> **Data for this exercise**:
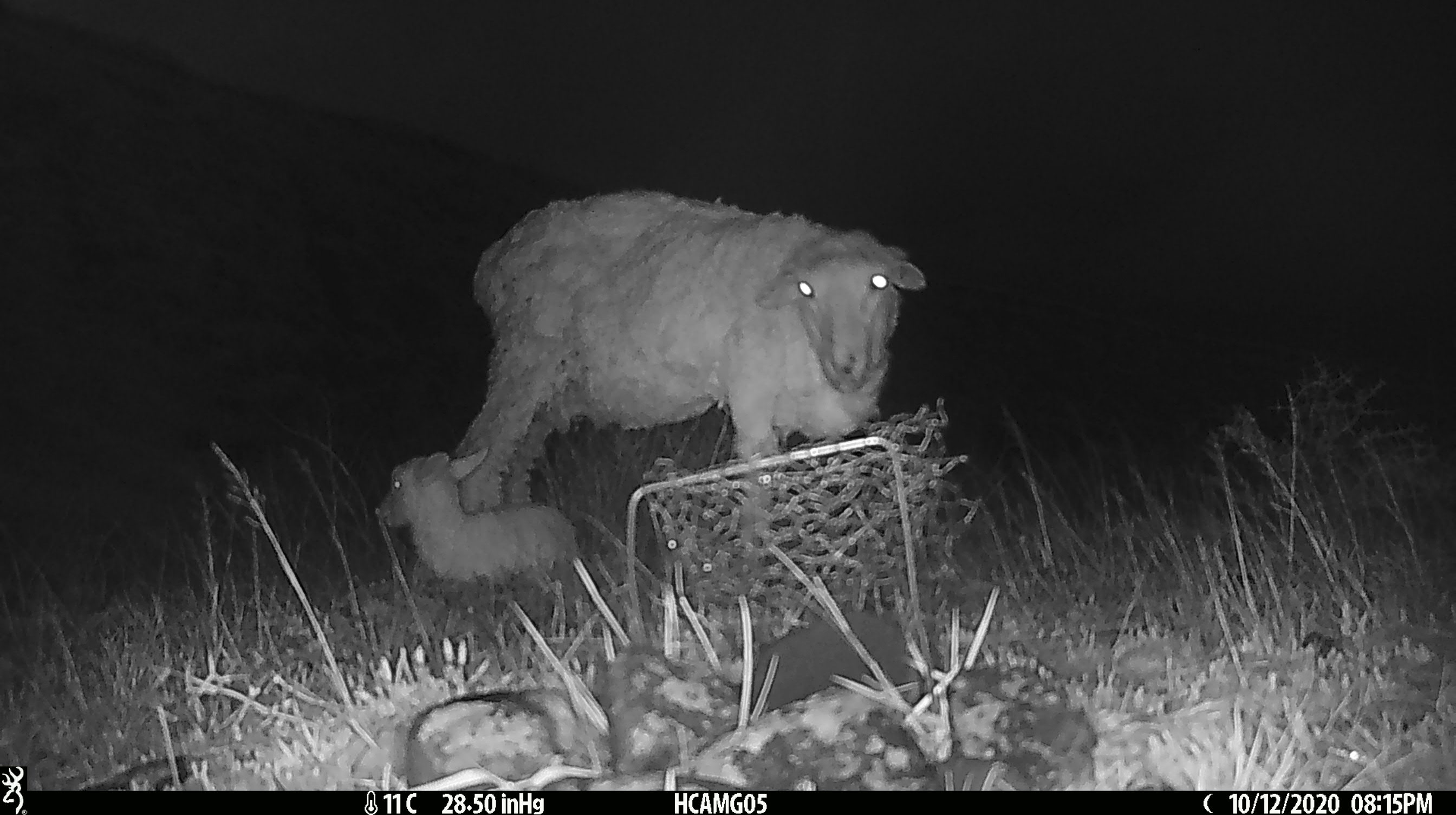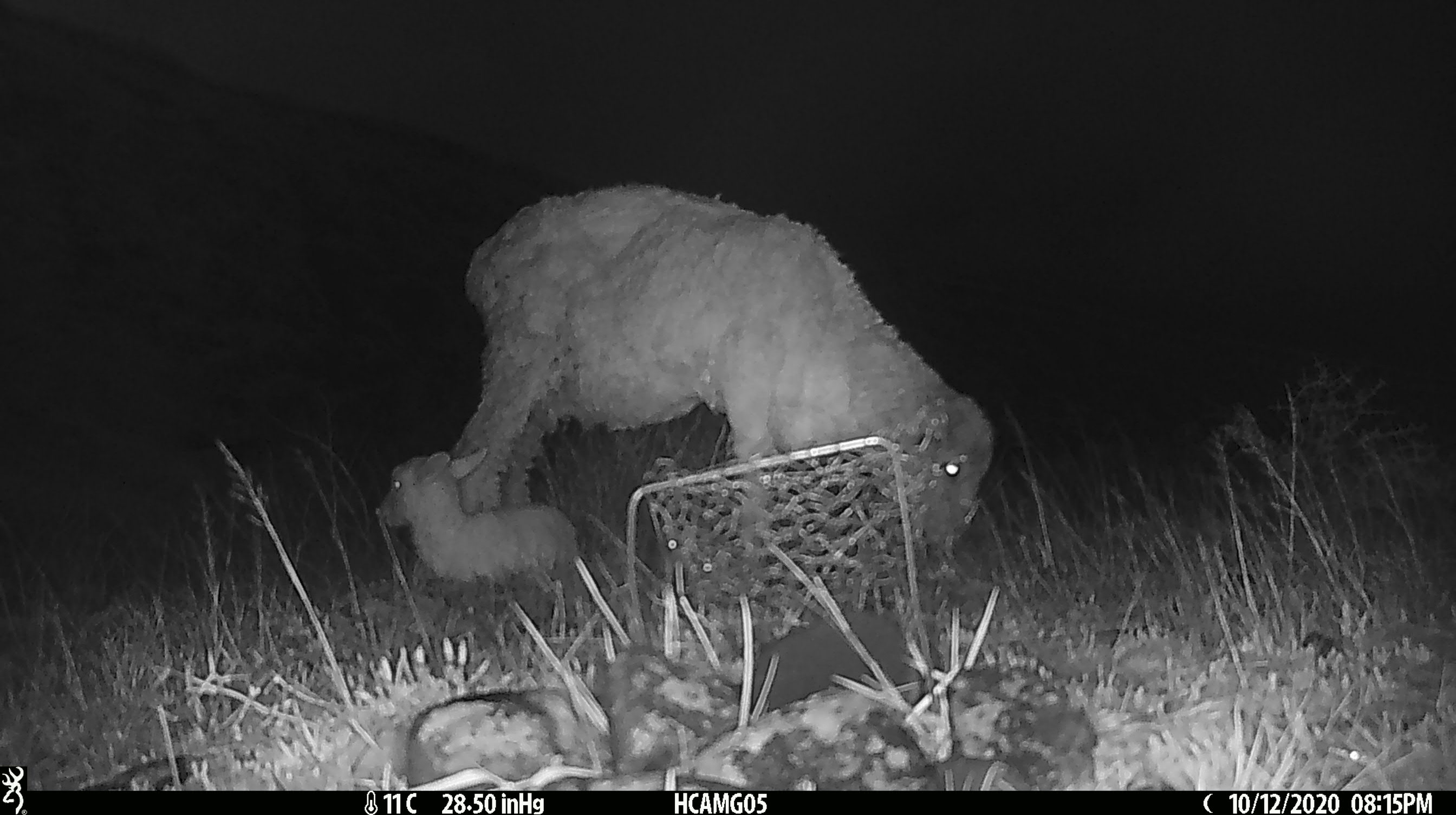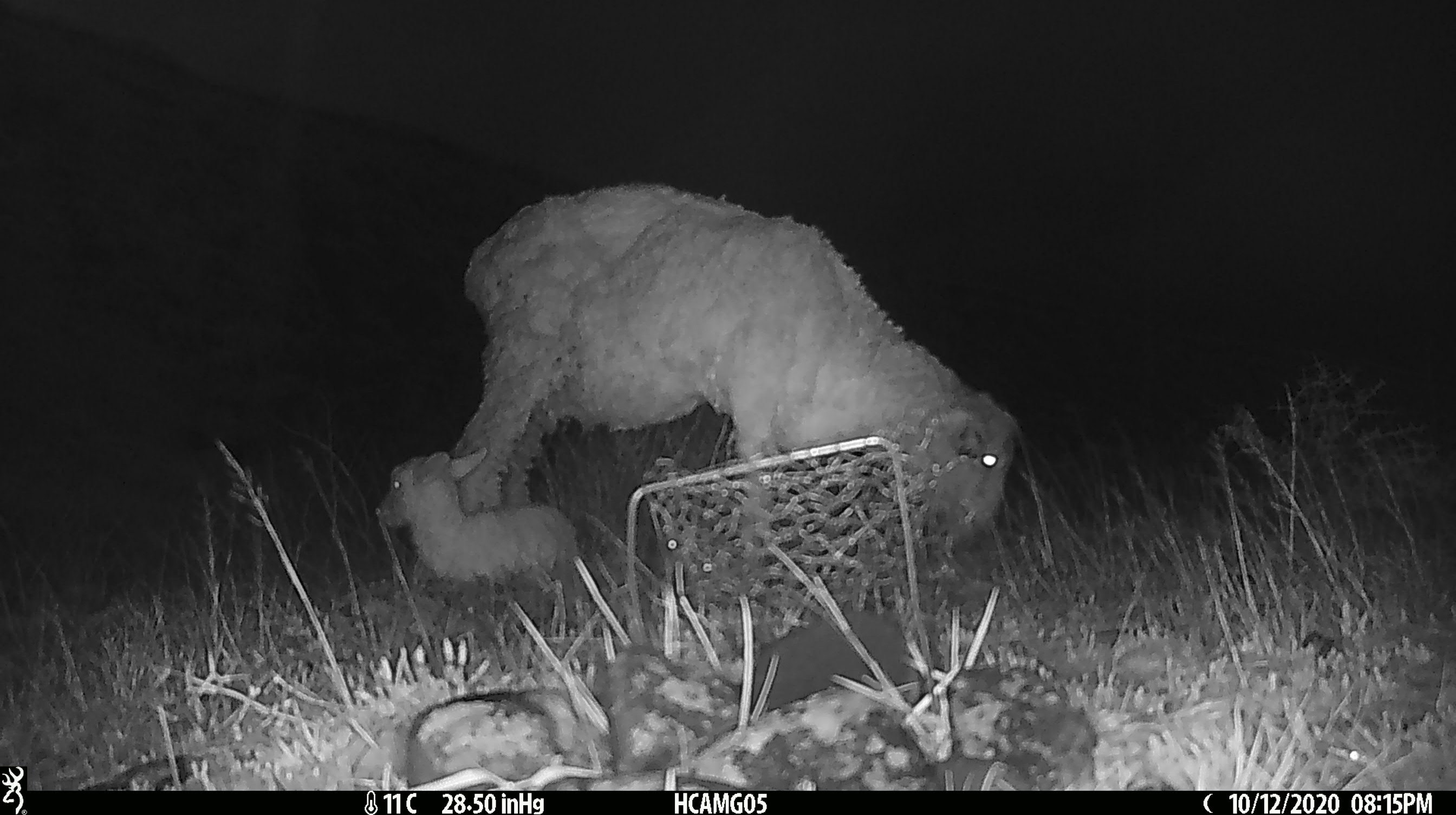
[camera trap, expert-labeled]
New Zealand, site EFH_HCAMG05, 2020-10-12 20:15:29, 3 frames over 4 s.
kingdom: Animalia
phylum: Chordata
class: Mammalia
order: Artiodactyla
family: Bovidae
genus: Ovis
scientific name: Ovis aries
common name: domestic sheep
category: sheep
--
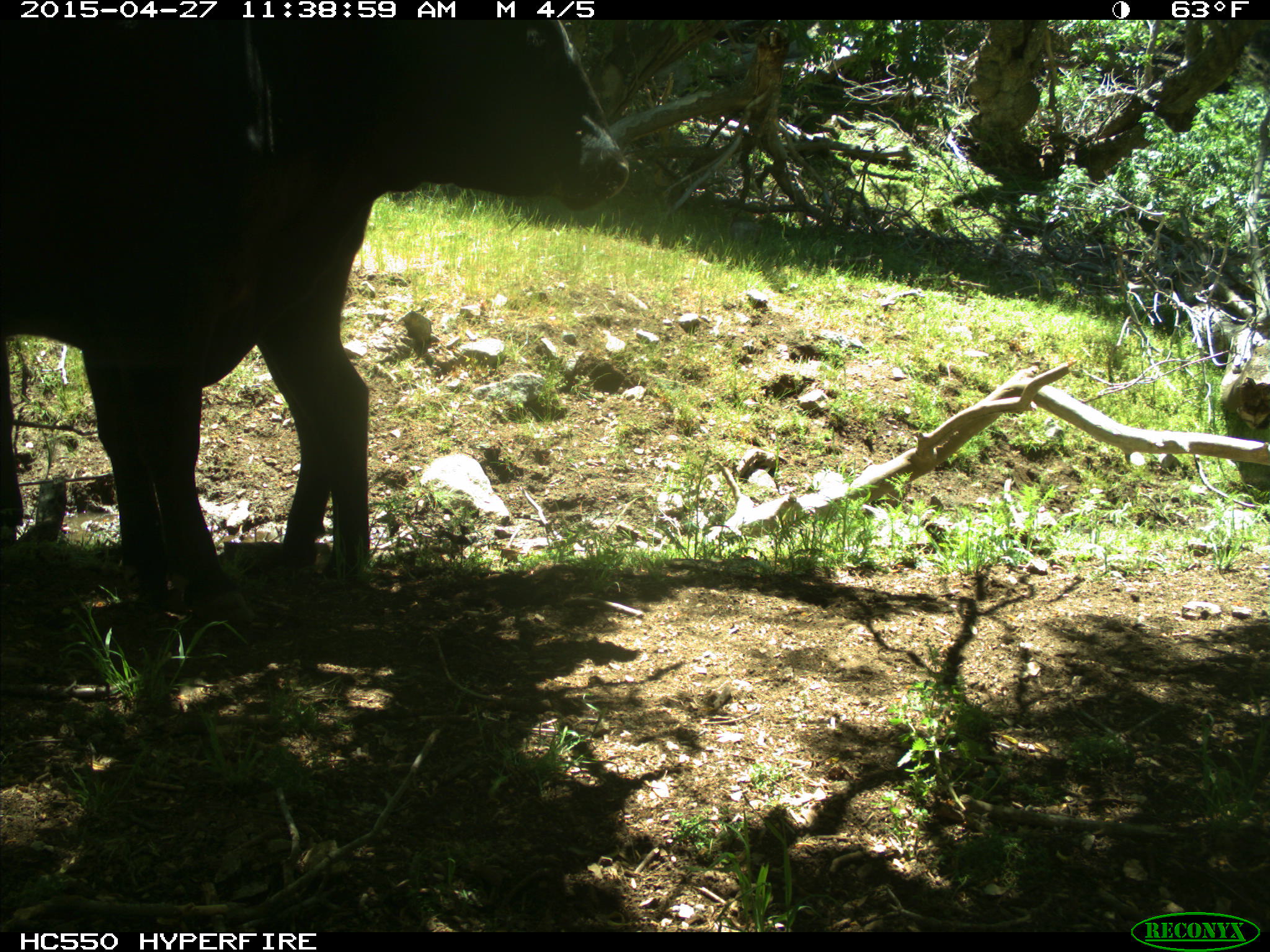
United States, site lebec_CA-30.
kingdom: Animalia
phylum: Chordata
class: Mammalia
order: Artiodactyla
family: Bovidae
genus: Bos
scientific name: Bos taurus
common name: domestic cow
==
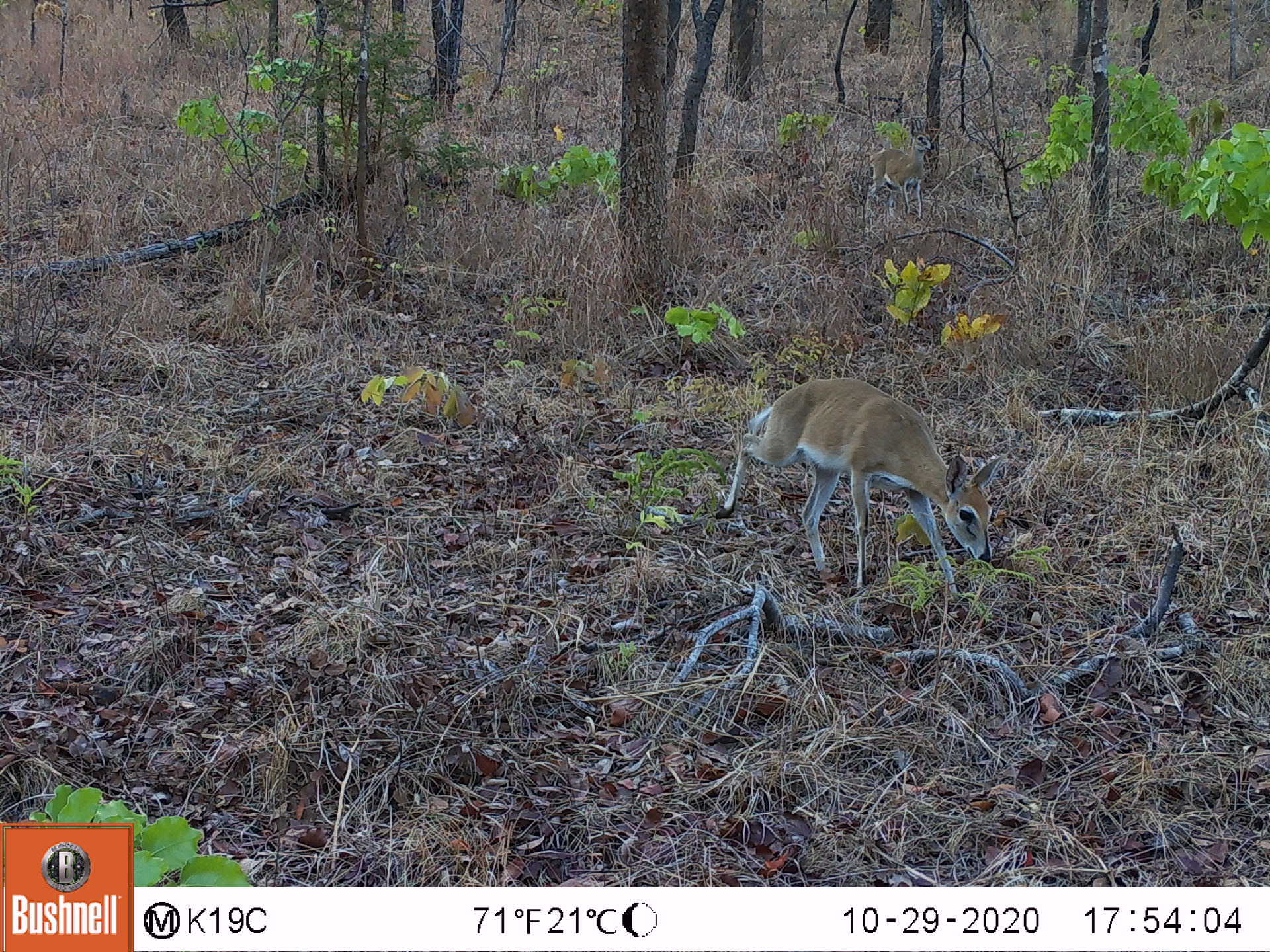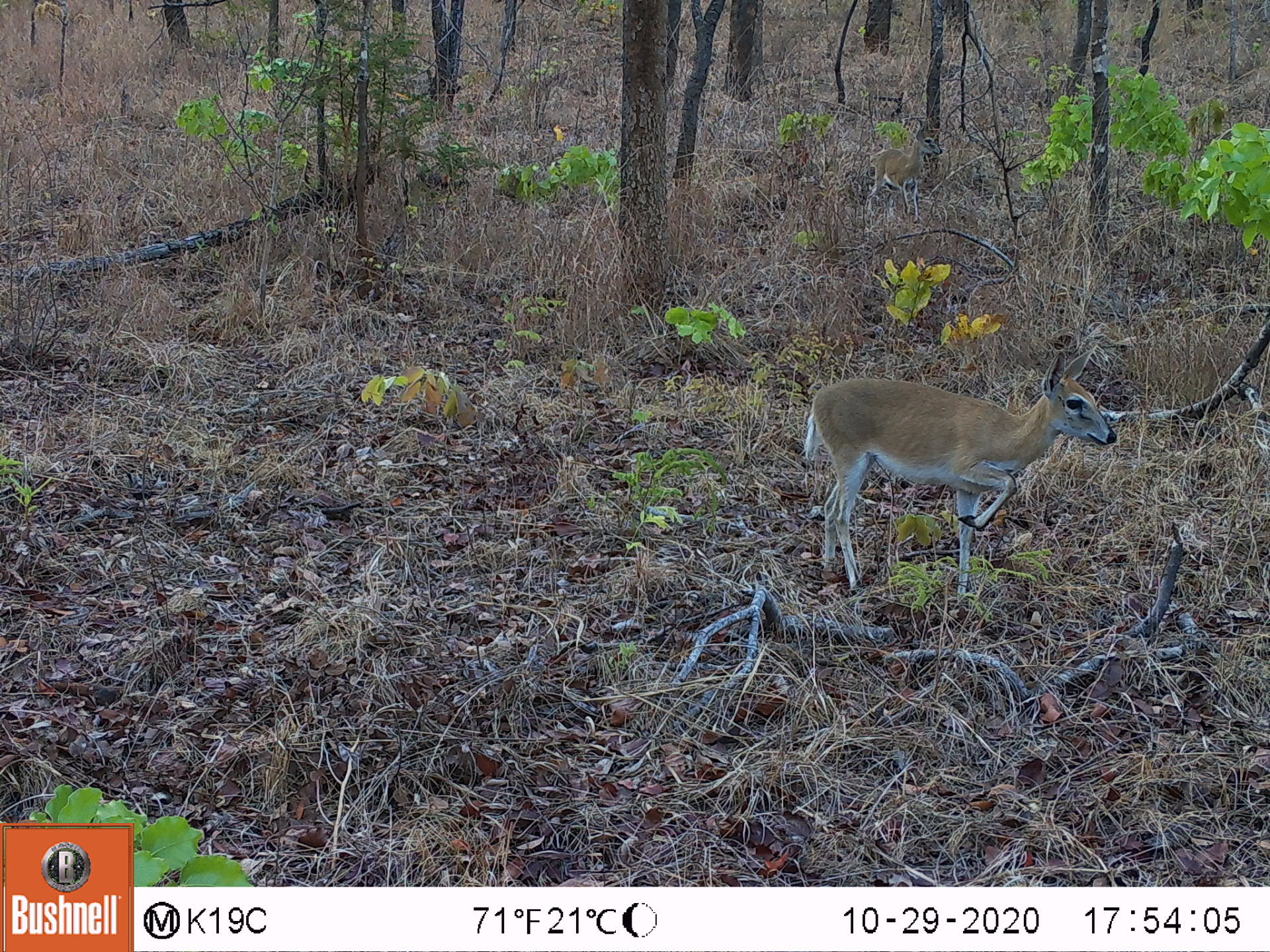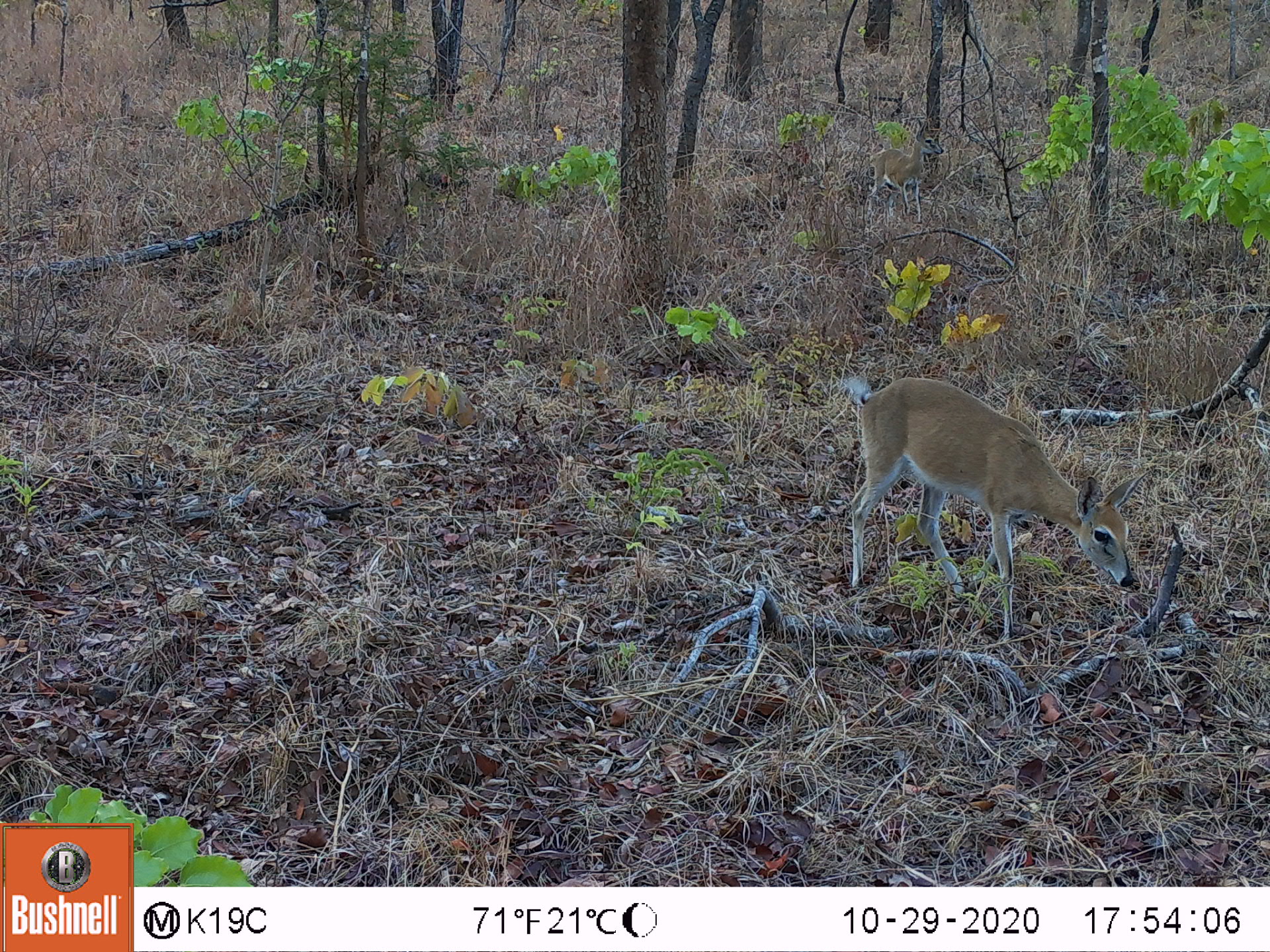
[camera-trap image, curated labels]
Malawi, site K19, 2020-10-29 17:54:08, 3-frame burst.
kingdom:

> **Instructions for the task**:
Report how many lines of the data contain the word "name", using the number alone.

> **Solution to the problem**:
4